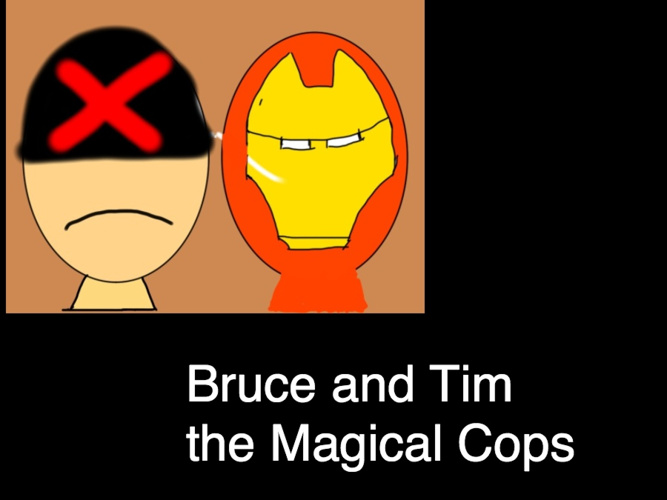 Tim and Bruce the Magical Cops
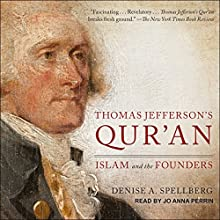 Thomas Jefferson's Qur'an: Islam and the Founders Audiobook by Denise A. Spellberg Narrated by Jo Anna Perrin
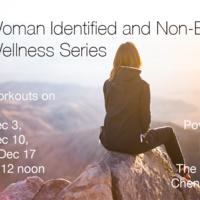Woman-Identified and Non-Binary Wellness Series
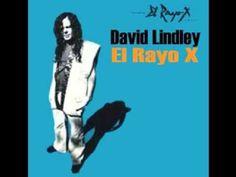 ▶ David Lindley - El Rayo-X (Album,April 1981) - YouTube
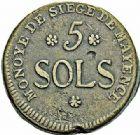 Photo numismatique  ARCHIVES VENTE 2015 -26-28 oct -Coll Jean Teitgen MONNAIES OBSIDIONALES MAYENCE. Assiégée par les Prussiens. 1793  656- Pièce de 5 sols.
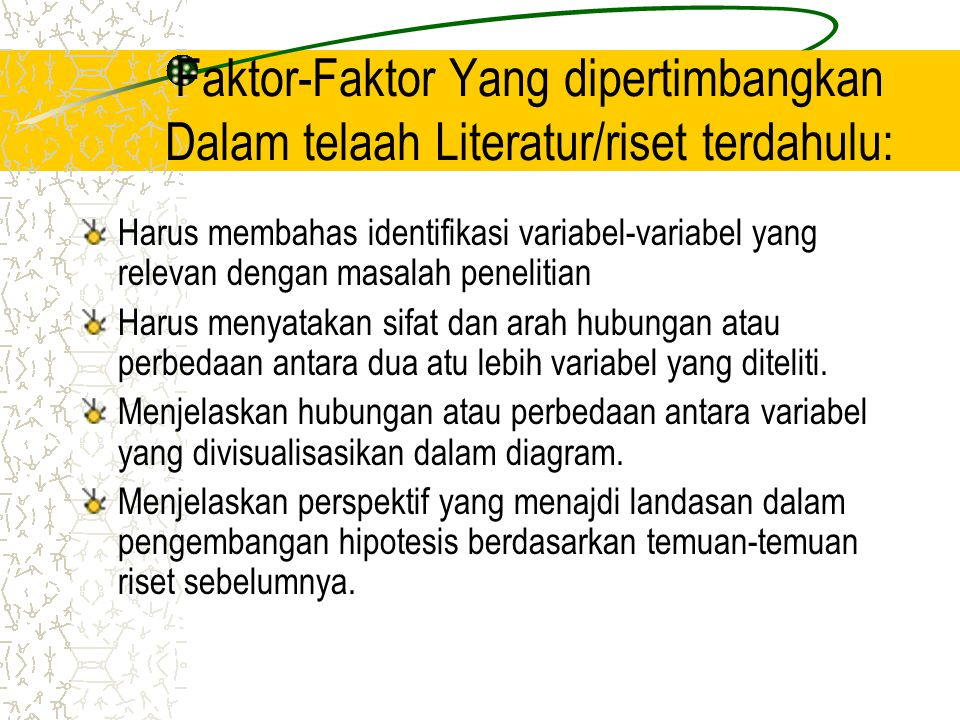 Faktor-Faktor Yang dipertimbangkan Dalam telaah Literatur/riset terdahulu:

(Work to complete)
Output the whole of the data, unchanged; keep the pictures out.

(Answer below)
 Tim and Bruce the Magical Cops
 Thomas Jefferson's Qur'an: Islam and the Founders Audiobook by Denise A. Spellberg Narrated by Jo Anna Perrin
Woman-Identified and Non-Binary Wellness Series
 ▶ David Lindley - El Rayo-X (Album,April 1981) - YouTube
 Photo numismatique  ARCHIVES VENTE 2015 -26-28 oct -Coll Jean Teitgen MONNAIES OBSIDIONALES MAYENCE. Assiégée par les Prussiens. 1793  656- Pièce de 5 sols.
 Faktor-Faktor Yang dipertimbangkan Dalam telaah Literatur/riset terdahulu:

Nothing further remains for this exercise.